▶ _Task to complete_
Repeat every entry below exactly as given.

▶ _Dataset records_
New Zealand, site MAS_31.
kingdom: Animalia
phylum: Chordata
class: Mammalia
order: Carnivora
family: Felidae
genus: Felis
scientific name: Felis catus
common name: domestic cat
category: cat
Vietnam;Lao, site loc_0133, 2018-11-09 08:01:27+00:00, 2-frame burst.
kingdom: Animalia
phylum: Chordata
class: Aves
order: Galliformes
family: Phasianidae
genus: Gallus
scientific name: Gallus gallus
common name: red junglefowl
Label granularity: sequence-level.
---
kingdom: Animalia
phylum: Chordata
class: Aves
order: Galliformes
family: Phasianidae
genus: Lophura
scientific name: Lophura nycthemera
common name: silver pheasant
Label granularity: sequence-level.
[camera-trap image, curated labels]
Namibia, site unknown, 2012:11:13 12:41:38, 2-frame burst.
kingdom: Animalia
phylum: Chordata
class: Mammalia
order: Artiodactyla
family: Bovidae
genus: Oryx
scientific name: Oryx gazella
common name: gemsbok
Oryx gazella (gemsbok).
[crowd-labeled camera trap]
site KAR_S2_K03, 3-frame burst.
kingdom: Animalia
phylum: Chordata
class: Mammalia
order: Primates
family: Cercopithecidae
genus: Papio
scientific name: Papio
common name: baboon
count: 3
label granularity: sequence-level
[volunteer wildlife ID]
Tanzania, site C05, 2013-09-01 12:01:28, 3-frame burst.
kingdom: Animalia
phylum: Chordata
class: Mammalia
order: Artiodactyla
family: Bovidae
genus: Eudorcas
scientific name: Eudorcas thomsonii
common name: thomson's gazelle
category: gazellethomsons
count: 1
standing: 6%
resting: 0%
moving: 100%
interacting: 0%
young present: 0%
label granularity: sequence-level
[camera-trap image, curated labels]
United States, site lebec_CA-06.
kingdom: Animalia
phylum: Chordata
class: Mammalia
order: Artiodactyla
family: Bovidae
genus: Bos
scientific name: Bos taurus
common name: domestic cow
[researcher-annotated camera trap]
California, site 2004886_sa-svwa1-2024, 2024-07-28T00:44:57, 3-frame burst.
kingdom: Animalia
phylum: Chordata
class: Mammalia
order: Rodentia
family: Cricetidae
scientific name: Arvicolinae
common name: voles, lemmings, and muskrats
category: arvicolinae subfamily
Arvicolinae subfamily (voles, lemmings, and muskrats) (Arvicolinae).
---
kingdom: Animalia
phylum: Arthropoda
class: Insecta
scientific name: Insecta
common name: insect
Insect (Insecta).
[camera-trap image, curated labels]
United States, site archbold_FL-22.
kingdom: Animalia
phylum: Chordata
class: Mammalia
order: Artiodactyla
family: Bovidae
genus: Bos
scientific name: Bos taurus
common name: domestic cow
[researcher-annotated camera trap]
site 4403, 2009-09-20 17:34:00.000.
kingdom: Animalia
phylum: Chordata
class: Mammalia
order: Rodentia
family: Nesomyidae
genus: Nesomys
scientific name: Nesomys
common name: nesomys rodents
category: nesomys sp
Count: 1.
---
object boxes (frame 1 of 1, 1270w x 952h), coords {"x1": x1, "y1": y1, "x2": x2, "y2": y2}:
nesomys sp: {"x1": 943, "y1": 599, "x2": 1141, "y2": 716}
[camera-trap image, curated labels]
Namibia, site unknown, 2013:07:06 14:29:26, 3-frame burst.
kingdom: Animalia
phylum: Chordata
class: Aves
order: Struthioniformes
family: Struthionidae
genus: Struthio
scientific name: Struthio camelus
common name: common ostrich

▶ _Task solution_
New Zealand, site MAS_31.
kingdom: Animalia
phylum: Chordata
class: Mammalia
order: Carnivora
family: Felidae
genus: Felis
scientific name: Felis catus
common name: domestic cat
category: cat
Vietnam;Lao, site loc_0133, 2018-11-09 08:01:27+00:00, 2-frame burst.
kingdom: Animalia
phylum: Chordata
class: Aves
order: Galliformes
family: Phasianidae
genus: Gallus
scientific name: Gallus gallus
common name: red junglefowl
Label granularity: sequence-level.
---
kingdom: Animalia
phylum: Chordata
class: Aves
order: Galliformes
family: Phasianidae
genus: Lophura
scientific name: Lophura nycthemera
common name: silver pheasant
Label granularity: sequence-level.
[camera-trap image, curated labels]
Namibia, site unknown, 2012:11:13 12:41:38, 2-frame burst.
kingdom: Animalia
phylum: Chordata
class: Mammalia
order: Artiodactyla
family: Bovidae
genus: Oryx
scientific name: Oryx gazella
common name: gemsbok
Oryx gazella (gemsbok).
[crowd-labeled camera trap]
site KAR_S2_K03, 3-frame burst.
kingdom: Animalia
phylum: Chordata
class: Mammalia
order: Primates
family: Cercopithecidae
genus: Papio
scientific name: Papio
common name: baboon
count: 3
label granularity: sequence-level
[volunteer wildlife ID]
Tanzania, site C05, 2013-09-01 12:01:28, 3-frame burst.
kingdom: Animalia
phylum: Chordata
class: Mammalia
order: Artiodactyla
family: Bovidae
genus: Eudorcas
scientific name: Eudorcas thomsonii
common name: thomson's gazelle
category: gazellethomsons
count: 1
standing: 6%
resting: 0%
moving: 100%
interacting: 0%
young present: 0%
label granularity: sequence-level
[camera-trap image, curated labels]
United States, site lebec_CA-06.
kingdom: Animalia
phylum: Chordata
class: Mammalia
order: Artiodactyla
family: Bovidae
genus: Bos
scientific name: Bos taurus
common name: domestic cow
[researcher-annotated camera trap]
California, site 2004886_sa-svwa1-2024, 2024-07-28T00:44:57, 3-frame burst.
kingdom: Animalia
phylum: Chordata
class: Mammalia
order: Rodentia
family: Cricetidae
scientific name: Arvicolinae
common name: voles, lemmings, and muskrats
category: arvicolinae subfamily
Arvicolinae subfamily (voles, lemmings, and muskrats) (Arvicolinae).
---
kingdom: Animalia
phylum: Arthropoda
class: Insecta
scientific name: Insecta
common name: insect
Insect (Insecta).
[camera-trap image, curated labels]
United States, site archbold_FL-22.
kingdom: Animalia
phylum: Chordata
class: Mammalia
order: Artiodactyla
family: Bovidae
genus: Bos
scientific name: Bos taurus
common name: domestic cow
[researcher-annotated camera trap]
site 4403, 2009-09-20 17:34:00.000.
kingdom: Animalia
phylum: Chordata
class: Mammalia
order: Rodentia
family: Nesomyidae
genus: Nesomys
scientific name: Nesomys
common name: nesomys rodents
category: nesomys sp
Count: 1.
---
object boxes (frame 1 of 1, 1270w x 952h), coords {"x1": x1, "y1": y1, "x2": x2, "y2": y2}:
nesomys sp: {"x1": 943, "y1": 599, "x2": 1141, "y2": 716}
[camera-trap image, curated labels]
Namibia, site unknown, 2013:07:06 14:29:26, 3-frame burst.
kingdom: Animalia
phylum: Chordata
class: Aves
order: Struthioniformes
family: Struthionidae
genus: Struthio
scientific name: Struthio camelus
common name: common ostrich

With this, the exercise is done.